Mapping results of powdery mildew damage using the SAM method from the 5-band imagery

Table 4 Confusion matrix and classification accuracies calculated from a set of validation samples

Although the present accuracy (OA) was relatively lower than those achieved by using airborne hyperspectral imagery (Zhang et al. 2003; Yang et al. 2010), it is able to satisfy most practical needs in disease management for administration of plant protection (West et al. 2003). Using airborne hyperspectral imagery, the finer spectral resolution of hyperspectral data allows many detailed spectral analyses (e.g., extraction of red edge optical parameters and developing narrow band VIs), which might result in a certain improvement in mapping disease accuracy. Besides, as a successful example in mapping cotton root rot using high resolution satellite imagery by Yang et al. (2010), the significant spectral response and low heterogeneity in their experimental field might explain the reason responsible for their high accuracy (Yang et al. 2010).

In previous work by Zhang et al. (2014), authors used multi-temporal moderate resolution satellite images for mapping powdery mildew of winter wheat at a regional scale. The highest classification accuracy (78 %) was achieved by a relatively comprehensive strategy, which was linked to MTMF with PLSR. Despite using mono temporal satellite image only, a similar accuracy (78 %) was achieved in the present work, which might be owing to the improvement of spatial resolution from 30 m to 6 m. The consistent spectral responses to powdery mildew were found between in situ-based spectra and pixel-based spectra. Moreover, the SAM algorithm that was founded on a set of selected SFs was proven as a simple and effective classifier in disease mapping.

Although both studies in Zhang et al. (2014) and this paper have shown great potential in crop diseases mapping, the mapping accuracy was still somewhat insufficient in practice. To further improve the capability in emphasizing weak information (i.e., disease signal), satellite images that meet the requirements of both high spatial and temporal resolution are necessary. Moreover, some ancillary data, such as multi-temporal information, larger sample size, geographic data and even meteorological data, need to be included in the disease monitoring model to enhance the model performance.

Conclusions

To map powdery mildew in winter wheat from the point of view of practical application, a newly launched high spatial resolution multi-spectral imaging sensor, SPOT-6, was tested over an area with natural disease occurrence in Mei county, Shaanxi province, China.

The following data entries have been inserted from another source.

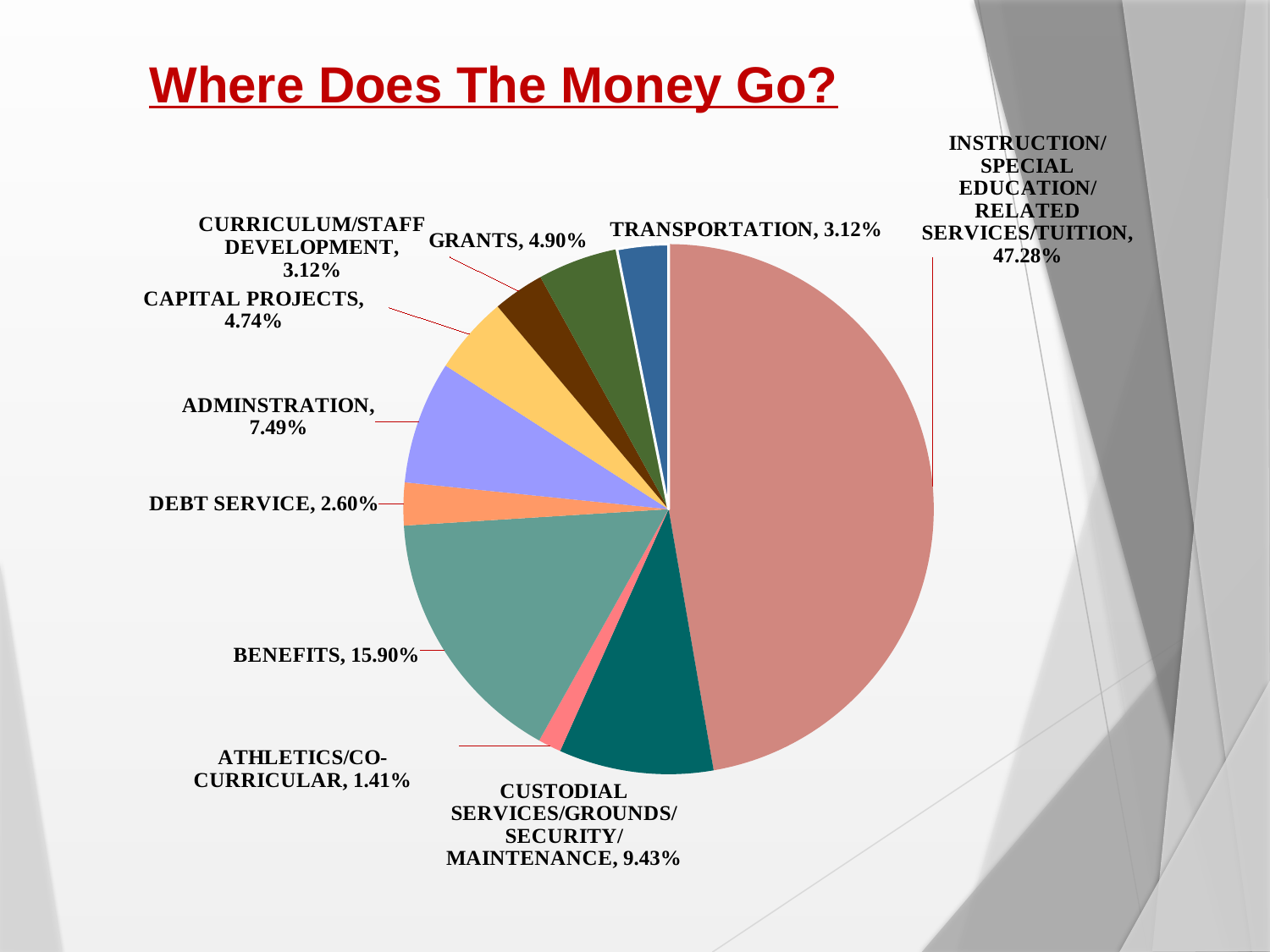
What percentage is shown for ADMINSTRATION? 7.49% What share of the pie goes to INSTRUCTION/SPECIAL EDUCATION/RELATED SERVICES/TUITION? 47.28% What is the difference between the BENEFITS share and the ADMINSTRATION share? 8.41% How many slices does the pie chart have? 10 Which category has the smallest slice of the pie? ATHLETICS/CO-CURRICULAR What kind of chart is shown on the slide? pie chart Which is larger, the share for GRANTS or the share for CAPITAL PROJECTS? GRANTS What percentage is shown for CUSTODIAL SERVICES/GROUNDS/SECURITY/MAINTENANCE? 9.43% What percentage is shown for DEBT SERVICE? 2.60% What share of the pie goes to BENEFITS? 15.90% Which category has the largest slice of the pie? INSTRUCTION/SPECIAL EDUCATION/RELATED SERVICES/TUITION What is the title of the slide's chart? Where Does The Money Go?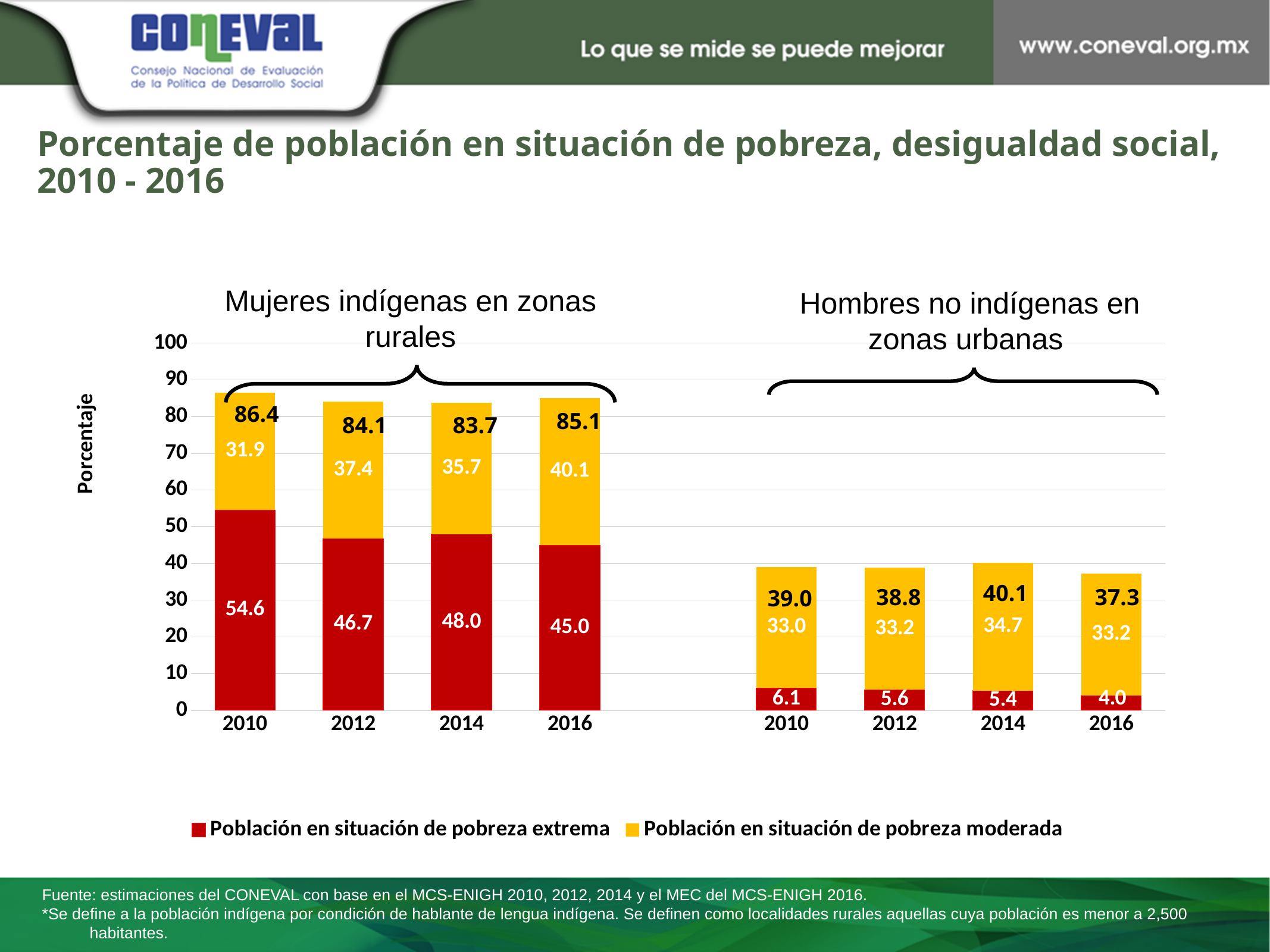
Does the 'Población en situación de pobreza extrema' value for Hombres no indígenas en zonas urbanas rise or fall from 2010 to 2016? fall How many series does the legend list? 2 Among the Hombres no indígenas en zonas urbanas bars, which year has the lowest value for 'Población en situación de pobreza extrema'? 2016 What is the difference between the 'Población en situación de pobreza extrema' values for Mujeres indígenas en zonas rurales in 2010 and 2016? 9.6 Among the Mujeres indígenas en zonas rurales bars, which year has the highest value for 'Población en situación de pobreza extrema'? 2010 What is the total percentage shown above the 2016 bar for Mujeres indígenas en zonas rurales? 85.1 What kind of chart is shown on the slide? stacked bar chart Which is larger: the 'Población en situación de pobreza moderada' value for Mujeres indígenas en zonas rurales in 2016 or for Hombres no indígenas en zonas urbanas in 2016? Mujeres indígenas en zonas rurales in 2016 What is the value of 'Población en situación de pobreza extrema' for Mujeres indígenas en zonas rurales in 2010? 54.6 What is the value of 'Población en situación de pobreza moderada' for Hombres no indígenas en zonas urbanas in 2014? 34.7 What is the total percentage shown above the 2012 bar for Hombres no indígenas en zonas urbanas? 38.8 How many bars are plotted in the chart in total? 8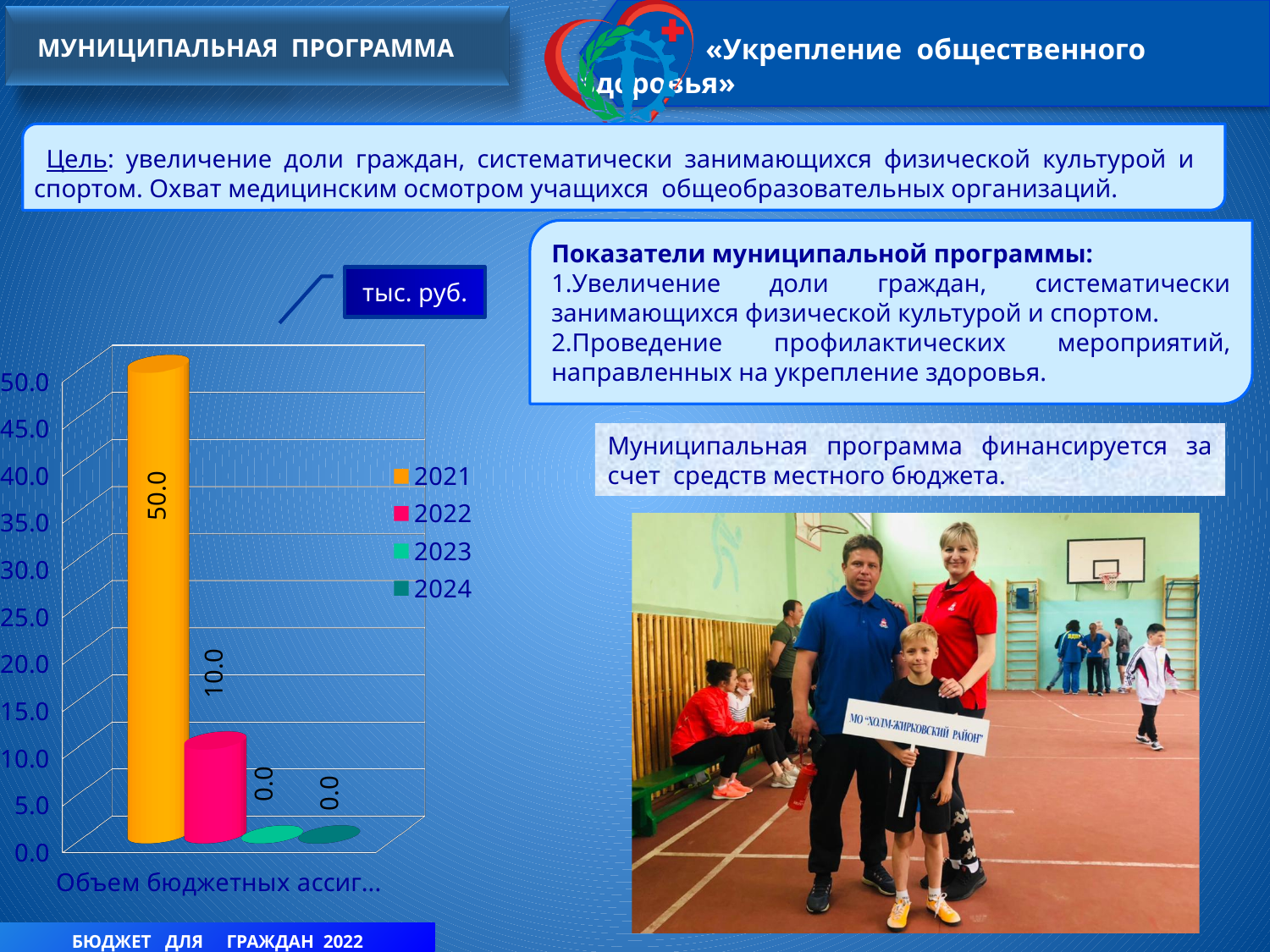
Is the value for 2022 greater or less than 20.0? less What kind of chart is shown on the slide? bar chart What is the difference between the values for 2021 and 2022? 40.0 What unit is indicated in the box above the chart? тыс. руб. What is the value for 2022 in the chart? 10.0 Which year has the highest value in the chart? 2021 What is the value for 2023 in the chart? 0.0 What is the value for 2024 in the chart? 0.0 Do the values rise or fall from 2021 to 2024? fall What is the value for 2021 in the chart? 50.0 How many series does the chart legend list? 4 Which is larger, the value for 2021 or the value for 2022? 2021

Several conclusions could be drawn from the experimental results: (1) A consistent and unique spectral response of five selected spectral features to powdery mildew disease in winter wheat plants by analyzing both in situ-based spectra and pixel-based spectra indicated that the disease could be detected by broadband multi-spectral satellite image data; (2) a spectral ratio analysis facilitated a robust performance of a mapping method; (3) the SAM classification underlying a set of selected spectral features achieved a promising performance, which thus was considered as a simple but effective classifier in disease mapping.